My Favourite Books of 2021

I usually post about my favourite books of the year by Christmas Eve, but this week, I was somewhat distracted due to a) the hospital where I work going into Red Alert and having to evacuate our floor to make room for extra COVID beds, just after we’d finally moved back to our usual offices, at a time when most staff had gone on much-needed holidays or were in COVID isolation, why did I agree to work this week WHY, and then b) being identified as a COVID contact, developing symptoms and going into isolation on Christmas Eve.

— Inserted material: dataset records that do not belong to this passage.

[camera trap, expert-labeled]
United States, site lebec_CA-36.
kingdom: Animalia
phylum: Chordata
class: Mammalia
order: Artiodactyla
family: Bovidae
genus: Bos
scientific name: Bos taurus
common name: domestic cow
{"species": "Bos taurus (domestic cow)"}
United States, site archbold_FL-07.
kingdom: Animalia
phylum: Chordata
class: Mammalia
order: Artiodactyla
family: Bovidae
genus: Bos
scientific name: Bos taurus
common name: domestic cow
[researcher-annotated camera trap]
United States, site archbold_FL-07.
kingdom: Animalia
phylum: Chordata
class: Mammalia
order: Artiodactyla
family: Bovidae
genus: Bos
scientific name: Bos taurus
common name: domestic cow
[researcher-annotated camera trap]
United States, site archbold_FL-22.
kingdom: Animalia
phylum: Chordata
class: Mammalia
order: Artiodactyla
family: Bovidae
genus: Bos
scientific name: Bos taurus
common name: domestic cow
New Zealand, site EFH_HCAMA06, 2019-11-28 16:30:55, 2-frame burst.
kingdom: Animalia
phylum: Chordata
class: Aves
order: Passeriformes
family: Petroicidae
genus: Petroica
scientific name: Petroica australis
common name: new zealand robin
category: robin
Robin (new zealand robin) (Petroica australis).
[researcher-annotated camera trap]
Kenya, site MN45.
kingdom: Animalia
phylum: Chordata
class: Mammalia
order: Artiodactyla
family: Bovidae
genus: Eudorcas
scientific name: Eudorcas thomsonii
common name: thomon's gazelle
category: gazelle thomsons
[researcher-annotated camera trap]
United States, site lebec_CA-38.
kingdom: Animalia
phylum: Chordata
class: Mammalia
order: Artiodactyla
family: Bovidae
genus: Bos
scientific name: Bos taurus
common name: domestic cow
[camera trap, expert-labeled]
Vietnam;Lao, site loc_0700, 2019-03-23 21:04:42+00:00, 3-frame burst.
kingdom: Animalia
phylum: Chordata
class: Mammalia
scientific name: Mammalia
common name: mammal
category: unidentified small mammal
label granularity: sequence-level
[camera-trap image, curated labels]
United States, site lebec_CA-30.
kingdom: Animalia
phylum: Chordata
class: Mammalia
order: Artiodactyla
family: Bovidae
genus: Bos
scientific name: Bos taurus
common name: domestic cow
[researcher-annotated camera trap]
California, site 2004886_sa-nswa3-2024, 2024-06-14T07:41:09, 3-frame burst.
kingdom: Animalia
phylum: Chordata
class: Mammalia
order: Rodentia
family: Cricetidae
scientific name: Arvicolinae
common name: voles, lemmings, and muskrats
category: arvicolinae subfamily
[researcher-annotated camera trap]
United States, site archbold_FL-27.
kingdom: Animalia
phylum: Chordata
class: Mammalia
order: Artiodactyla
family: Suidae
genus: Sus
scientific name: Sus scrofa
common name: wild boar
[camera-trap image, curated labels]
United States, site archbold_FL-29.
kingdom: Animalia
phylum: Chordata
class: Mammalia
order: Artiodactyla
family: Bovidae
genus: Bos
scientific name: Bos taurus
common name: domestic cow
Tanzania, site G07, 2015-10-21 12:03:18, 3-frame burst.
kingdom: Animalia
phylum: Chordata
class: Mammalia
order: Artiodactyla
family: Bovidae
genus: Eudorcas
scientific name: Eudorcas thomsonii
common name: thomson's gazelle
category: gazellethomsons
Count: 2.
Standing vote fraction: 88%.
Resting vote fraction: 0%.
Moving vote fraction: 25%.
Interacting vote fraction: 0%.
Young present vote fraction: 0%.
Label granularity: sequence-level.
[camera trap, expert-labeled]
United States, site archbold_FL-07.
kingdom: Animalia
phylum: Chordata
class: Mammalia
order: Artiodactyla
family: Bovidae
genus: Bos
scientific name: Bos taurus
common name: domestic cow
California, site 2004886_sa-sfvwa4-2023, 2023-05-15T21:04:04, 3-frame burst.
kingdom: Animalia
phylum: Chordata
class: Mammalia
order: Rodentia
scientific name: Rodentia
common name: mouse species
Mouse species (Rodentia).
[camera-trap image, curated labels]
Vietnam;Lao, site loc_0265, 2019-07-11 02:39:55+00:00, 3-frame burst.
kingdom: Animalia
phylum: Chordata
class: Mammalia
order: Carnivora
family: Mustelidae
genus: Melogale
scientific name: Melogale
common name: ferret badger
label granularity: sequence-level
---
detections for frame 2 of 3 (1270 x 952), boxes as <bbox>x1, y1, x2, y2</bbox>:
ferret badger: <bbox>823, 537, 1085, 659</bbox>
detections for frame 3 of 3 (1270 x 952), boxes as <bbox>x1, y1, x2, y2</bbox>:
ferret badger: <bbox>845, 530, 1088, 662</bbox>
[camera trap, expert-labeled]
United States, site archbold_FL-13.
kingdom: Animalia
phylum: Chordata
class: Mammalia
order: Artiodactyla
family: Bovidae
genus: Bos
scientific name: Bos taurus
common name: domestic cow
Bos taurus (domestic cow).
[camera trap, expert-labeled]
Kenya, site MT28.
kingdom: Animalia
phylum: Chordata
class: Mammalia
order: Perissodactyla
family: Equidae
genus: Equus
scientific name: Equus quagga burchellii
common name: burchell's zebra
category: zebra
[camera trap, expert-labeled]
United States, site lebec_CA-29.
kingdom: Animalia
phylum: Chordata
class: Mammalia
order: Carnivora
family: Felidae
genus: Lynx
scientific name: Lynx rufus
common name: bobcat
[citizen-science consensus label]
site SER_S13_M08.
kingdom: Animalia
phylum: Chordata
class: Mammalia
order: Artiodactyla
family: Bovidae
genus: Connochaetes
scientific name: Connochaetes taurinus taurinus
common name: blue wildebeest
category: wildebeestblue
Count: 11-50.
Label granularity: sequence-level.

This was a fitting end to a year in which my state experienced catastrophic floods, an earthquake, a mouse plague, our Premier resigning due to a corruption scandal, and of course, there was that ongoing pandemic with lots of exciting new viral variants. Also, the apartment building where I live needed urgent repairs that included demolishing and rebuilding all the balconies, so I’ve been living in a dark, noisy, dust-filled construction site for the past eight months.

Remember this time last year, when we were all looking forward to 2021?

At least I read some good new books. My favourite novels for adults were The Friend by Sigrid Nunez and Room for a Stranger by Melanie Cheng. I also found Save the Cat! Writes a Novel by Jessica Brody informative and helpful (although alas, I did not make much writing progress this year, see above). My favourite books for children and teenagers included When the Ground is Hard by Malla Nunn, The Cricket Term by Antonia Forest and Maddie in the Middle by Julia Lawrinson. I may have read some other good books this year. I can’t remember. I can’t even recall my phone number at the moment.

Fortunately, I have a pile of library books to keep me entertained during my COVID isolation period:

Library books Christmas 2021

I hope you’ve had a good reading year, despite all the challenges that 2021 has brought us, and that you’re having a safe and enjoyable holiday season.

‘The Book That Made Me’, edited by Judith Ridge

Disclaimer: I’m acquainted with several of the people involved with the creation of this book. But I wouldn’t be writing about it here if I didn’t like it – I’d just pretend I hadn’t read it.

'The Book That Made Me' edited by Judith RidgeThe Book That Made Me is an interesting collection of personal stories by thirty-one authors and artists (mostly Australian, mostly writers for children and teenagers) about the books that “made them” – made them think, feel, laugh, made them want to create their own books. As with most anthologies, there’s a wide variety of pieces and I found some more compelling than others. Shaun Tan contributes a thoughtful essay about books that disturbed him, starting at the age of seven or eight with his mother reading him Animal Farm as a bedtime story, under the mistaken impression that it would be a charming fairytale (he decided it was “no more disturbing than stuff I witnessed at school each day”). His charming, whimsical illustrations can also be found throughout the book.

Other favourite pieces were those which had something in common with my own experiences. Simmone Howell writes about how she tried (and failed) to become a proper teenager using the wisdom contained in the Sweet Dreams and Sweet Valley High series. Catherine Johnson explains how she “never expected to see [herself] in a book … everyone back then knew only white people lived in books and had adventures”. Jaclyn Moriarty discovered, aged six, how her secret rage at the injustices of life had been transformed into a book called The Magic Finger. I also enjoyed Fiona Wood’s discussion of the helpful life lessons contained in Anne of Green Gables; Emily Maguire’s description of how Edith in Grand Days encouraged her to take risks and celebrate her teenage mistakes; and Julia Lawrinson’s entertaining account of her obsessive identification with Laura Ingalls Wilder. Most of these writers were already familiar to me, but I’d never heard of Catherine Johnson and now I feel a pressing need to read some of her children’s books, in which she says she “made sure to put children like me [that is, mixed-race kids] right in there, riding horses, wearing those amazing frocks, and mostly having adventures, just like everyone else.”

There was plenty of book nostalgia for me to wallow in (Dr Seuss! Little Women! Trixie Belden!) and I’ve added some recommended books to my To Read list, including Tom’s Midnight Garden by Phillipa Pearce, The House on Mango Street by Sandra Cisneros and Displaced Person by Lee Harding. This book contains potted biographies of all the contributors and I was pleased to see a thorough index. The Book That Made Me is published in Australia by Walker Books and will be published in North America this year by Candlewick Press, with all royalties going to the Indigenous Literacy Foundation.